Seeking to make friends and influence countries before six-party talks over its nuclear bomb program, North Korea is trying to ease tensions with the South, making clumsy overtures to Japan and even trying to temper its trademark anti-American vitriol.
"Ultimately the North Korean game is to split South Korea and other countries away from the US," Marcus Noland, a Korea expert at the Institute for International Economics, said from Washington. "Ultimately the North Koreans want their charm campaign to soften up South Korea and other countries and make them less likely to back the US in any kind of coercive diplomacy."
North Korea still engages in a nasty tit-for-tat with the US but even so tries to limit the damage.
On Sunday, a North Korean Foreign Ministry spokesman called a top Bush administration official a "scum and human bloodsucker." But in the next breath, the diplomat emphasized in an interview with North Korea's news agency that there was "no change" in North Korea's intent to join the nuclear talks with the US, which are expected to be held in Beijing early next month.
North Korea was responding to a speech delivered here last Thursday by John Bolton, an undersecretary of state, in which he lambasted the North Korean leader, Kim Jong Il, by name 41 times in a 25-minute speech.
"While he lives like royalty in Pyongyang, he keeps hundreds of thousands of his people locked in prison camps with millions more mired in abject poverty, scrounging the ground for food," Bolton said of the North Korean leader. "For many in North Korea, life is a hellish nightmare."
In response, the North Korean spokesman said, "On the basis of a serious analysis of Bolton's outcries, in the light of his political vulgarity and psychopathological condition, as they are quite different from the recent remarks of the US president, we have decided not to consider him as an official of the US administration any longer nor to deal with him."
In addition to preparing to negotiate with Bolton's colleagues, though, the North Koreans are preparing a kind of "pingpong" diplomacy for the US public. In two weeks, North Korea's top gymnasts are to fly to Anaheim, California, to compete in a qualifying championship for the 2004 Summer Olympics in Athens, Greece.
Turning to Japanese public opinion, North Korea is suddenly focusing on the 10-month drama of seven children who have been unable to follow their parents to Japan. The parents are Japanese who were kidnapped by North Korea many years ago and then finally acknowledged and allowed to return to Japan. On Sunday, the parents in Japan received their first letters and photos from their children, who remain in North Korea.
While the parents said they were happy to see photographs of children they had not seen since October, they said they doubted the spontaneity of the letters, which contained appeals to the parents to return to live in North Korea.
"I got the impression she was told by the North Koreans to write this way," Kaoru Hasuike said Sunday of the letter from his 21-year-old daughter. "It's a shame, and I'm furious. I can't help but think our parent-child ties are being exploited."

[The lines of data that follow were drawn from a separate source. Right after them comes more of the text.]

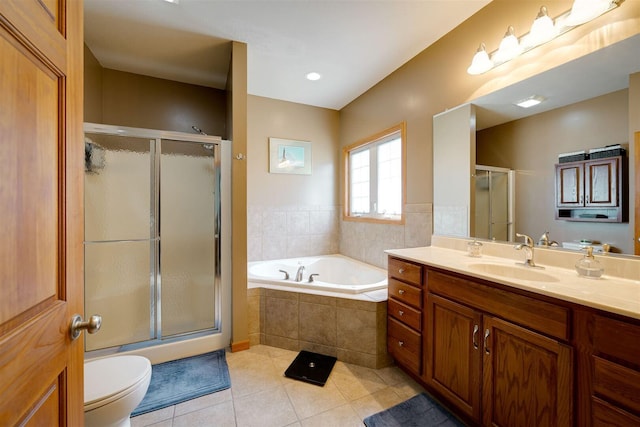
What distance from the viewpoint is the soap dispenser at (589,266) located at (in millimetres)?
1239

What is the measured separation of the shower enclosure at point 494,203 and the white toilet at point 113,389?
222 centimetres

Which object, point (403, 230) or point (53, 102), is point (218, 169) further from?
point (403, 230)

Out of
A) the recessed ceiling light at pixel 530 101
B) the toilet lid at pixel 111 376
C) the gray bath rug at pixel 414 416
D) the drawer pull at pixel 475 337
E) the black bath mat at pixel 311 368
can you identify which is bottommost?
the gray bath rug at pixel 414 416

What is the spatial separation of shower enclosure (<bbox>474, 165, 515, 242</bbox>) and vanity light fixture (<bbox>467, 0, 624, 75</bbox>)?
2.24ft

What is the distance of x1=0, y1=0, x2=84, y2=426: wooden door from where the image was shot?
48 cm

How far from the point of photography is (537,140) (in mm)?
1573

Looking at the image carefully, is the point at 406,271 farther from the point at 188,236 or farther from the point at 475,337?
the point at 188,236

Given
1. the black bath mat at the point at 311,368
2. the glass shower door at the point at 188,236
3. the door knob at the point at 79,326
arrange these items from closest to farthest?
1. the door knob at the point at 79,326
2. the black bath mat at the point at 311,368
3. the glass shower door at the point at 188,236

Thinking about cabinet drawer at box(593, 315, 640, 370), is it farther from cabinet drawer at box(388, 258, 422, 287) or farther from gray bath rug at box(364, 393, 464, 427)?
gray bath rug at box(364, 393, 464, 427)

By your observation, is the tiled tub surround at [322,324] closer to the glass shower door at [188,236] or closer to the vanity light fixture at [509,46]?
the glass shower door at [188,236]

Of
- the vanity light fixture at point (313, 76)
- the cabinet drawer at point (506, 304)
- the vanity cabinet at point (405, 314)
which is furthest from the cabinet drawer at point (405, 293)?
the vanity light fixture at point (313, 76)

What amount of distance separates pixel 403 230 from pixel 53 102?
248 cm

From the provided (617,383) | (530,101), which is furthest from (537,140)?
(617,383)

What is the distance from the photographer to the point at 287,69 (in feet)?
8.59
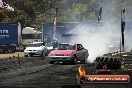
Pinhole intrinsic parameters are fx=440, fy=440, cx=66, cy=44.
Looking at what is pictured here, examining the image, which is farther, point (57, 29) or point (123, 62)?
point (57, 29)

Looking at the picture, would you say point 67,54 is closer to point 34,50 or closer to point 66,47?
point 66,47

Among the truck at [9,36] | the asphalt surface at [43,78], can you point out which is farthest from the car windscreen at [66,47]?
the truck at [9,36]

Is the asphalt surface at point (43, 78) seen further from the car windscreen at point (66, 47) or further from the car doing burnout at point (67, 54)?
the car windscreen at point (66, 47)

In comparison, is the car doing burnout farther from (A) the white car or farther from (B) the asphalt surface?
(A) the white car

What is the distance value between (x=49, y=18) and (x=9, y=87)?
12313 centimetres

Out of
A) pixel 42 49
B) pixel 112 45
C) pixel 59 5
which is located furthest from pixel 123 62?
A: pixel 59 5

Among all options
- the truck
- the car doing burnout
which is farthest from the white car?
the car doing burnout

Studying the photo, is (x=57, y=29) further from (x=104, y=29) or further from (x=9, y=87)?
(x=9, y=87)

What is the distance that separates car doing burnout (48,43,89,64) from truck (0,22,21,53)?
85.6 feet

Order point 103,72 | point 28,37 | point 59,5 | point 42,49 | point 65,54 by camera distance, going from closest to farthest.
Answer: point 103,72 < point 65,54 < point 42,49 < point 28,37 < point 59,5

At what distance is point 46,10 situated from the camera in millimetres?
148500

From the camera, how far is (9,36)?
56.6 metres

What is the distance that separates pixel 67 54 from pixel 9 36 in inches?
1117

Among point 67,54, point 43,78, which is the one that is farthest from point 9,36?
point 43,78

Hitomi Soga, whose husband, Charles Robert Jenkins, a former American soldier, also remains in North Korea, told reporters Sunday that the smile on the face of her 20-year-old daughter looked forced.
The North Koreans may have better success easing tensions with South Korea.
In the last six weeks, North and South Korea formally relinked their cross-border railroads, and a South Korean company inaugurated what could be a US$5 billion industrial park in an area of North Korea about 80km north of here. The two countries closed the ceremonies to foreign reporters, fearing that publicity over these steps toward inter-Korean integration would irritate the US in a time of nuclear tension.
This summer, charter flights from Seoul have left regularly for Pyongyang, the North Korean capital, carrying South Korean teachers on fact-finding missions on one occasion and South Korean aid workers on another.